━━ Excerpt provided ━━

1st Minister of Culture of Ukraine
- In office 24 August 1991 – 17 November 1992
- President: Leonid Kravchuk
- Succeeded by: Ivan Dziuba

7th Minister of Culture of Ukrainian SSR
- In office 7 July 1991 – 24 August 1991
- Preceded by: Yuri Olenenko

Personal details
- Born: 25 August 1948 Kyiv, Ukrainian SSR, USSR
- Died: 12 April 2022 (aged 73)
- Education: Kyiv National I. K. Karpenko-Kary Theatre, Cinema and Television University
- Occupation: Actress; Playwright; Politician; Cultural manager; Academic teacher;
- Known for: Ivan Franko National Academic Drama Theater; Ukrainian House;
- Awards: People's Artist of Ukraine

= Larysa Khorolets =

Ukrainian actress and politician (1948–2022)

Larysa Ivanivna Khorolets (Лариса Іванівна Хоролець; 25 August 1948 – 12 April 2022) was a Ukrainian actress, playwright, cultural manager, politician, and academic teacher. She played at the Ivan Franko National Academic Drama Theater from 1973 to 1990. She served as the Minister of Culture of Ukraine in the Ukrainian SSR from August 1991, and upon Ukraine's independence later that year, serving until 1992. Afterward, she held positions in cultural management, diplomatic service, and academic teaching.

== Life and career ==
=== Acting and writing ===
Khorolets was born in Kyiv. She made her acting debut in the film Partizanskaya iskra in 1957 at the age of nine. She graduated from the Kyiv National I. K. Karpenko-Kary Theatre, Cinema and Television University in 1970. After graduating, she served in the National Writers' Union of Ukraine, and from 1973 to 1990 she was an actress at the Ivan Franko National Academic Drama Theater. Her first role there was in Olenka's The Dove Deer. Other roles included Anna in Ivan Franko's Stolen Happiness and Sophia in Ivan Karpenko-Kary's Untalanna. In 1988, she was named a People's Artist of Ukraine. Her plays, including Сирени (The Lilacs), Мені тридцять (The Thirty-Five of Me), Третій (The Third) and На вулиці Електричній (On the Electric Street), were staged at many theatres in Ukraine.

━━━

Work task 1 — From the Larysa Khorolets biography, reproduce the passage starting at "- Education: Kyiv" and ending at "and politician (1948–2022)".
Work task 2 — Condense the Larysa Khorolets biography paragraph beginning "Khorolets was born in Kyiv" into a short bulleted list that keeps its main facts.

━━ Extracted records ━━

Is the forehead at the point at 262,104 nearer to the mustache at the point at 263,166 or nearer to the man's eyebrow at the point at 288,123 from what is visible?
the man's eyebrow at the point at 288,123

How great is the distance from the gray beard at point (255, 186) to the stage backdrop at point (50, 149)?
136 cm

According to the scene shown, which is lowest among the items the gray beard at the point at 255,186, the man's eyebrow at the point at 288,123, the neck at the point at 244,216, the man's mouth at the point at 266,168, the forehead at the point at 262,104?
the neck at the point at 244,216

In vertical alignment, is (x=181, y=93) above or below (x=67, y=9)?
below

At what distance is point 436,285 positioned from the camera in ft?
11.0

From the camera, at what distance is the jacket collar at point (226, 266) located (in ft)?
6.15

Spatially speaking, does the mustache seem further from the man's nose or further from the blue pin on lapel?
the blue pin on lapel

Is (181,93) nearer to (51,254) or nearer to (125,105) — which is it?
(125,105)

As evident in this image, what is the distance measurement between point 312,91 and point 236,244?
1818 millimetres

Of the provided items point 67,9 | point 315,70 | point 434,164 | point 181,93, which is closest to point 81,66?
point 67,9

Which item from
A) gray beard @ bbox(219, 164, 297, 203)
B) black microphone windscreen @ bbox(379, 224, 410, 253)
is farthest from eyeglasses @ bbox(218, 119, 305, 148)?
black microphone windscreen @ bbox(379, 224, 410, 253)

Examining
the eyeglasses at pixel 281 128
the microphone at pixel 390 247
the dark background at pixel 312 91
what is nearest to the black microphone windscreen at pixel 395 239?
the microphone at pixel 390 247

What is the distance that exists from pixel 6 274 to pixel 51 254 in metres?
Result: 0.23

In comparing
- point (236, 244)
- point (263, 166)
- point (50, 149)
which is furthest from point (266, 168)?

━━━

Result 1 —
- Education: Kyiv National I. K. Karpenko-Kary Theatre, Cinema and Television University
- Occupation: Actress; Playwright; Politician; Cultural manager; Academic teacher;
- Known for: Ivan Franko National Academic Drama Theater; Ukrainian House;
- Awards: People's Artist of Ukraine

= Larysa Khorolets =

Ukrainian actress and politician (1948–2022)

Result 2 —
- Born in Kyiv
- Debuted as a film actress at age nine in Partizanskaya iskra (1957)
- Graduated from the Kyiv National I. K. Karpenko-Kary Theatre, Cinema and Television University in 1970
- Served in the National Writers' Union of Ukraine after graduating
- Acted at the Ivan Franko National Academic Drama Theater from 1973 to 1990, first appearing in The Dove Deer, with later roles including Anna in Stolen Happiness and Sophia in Untalanna
- Named a People's Artist of Ukraine in 1988
- Wrote plays, among them The Lilacs, The Third and On the Electric Street, that were staged at many theatres in Ukraine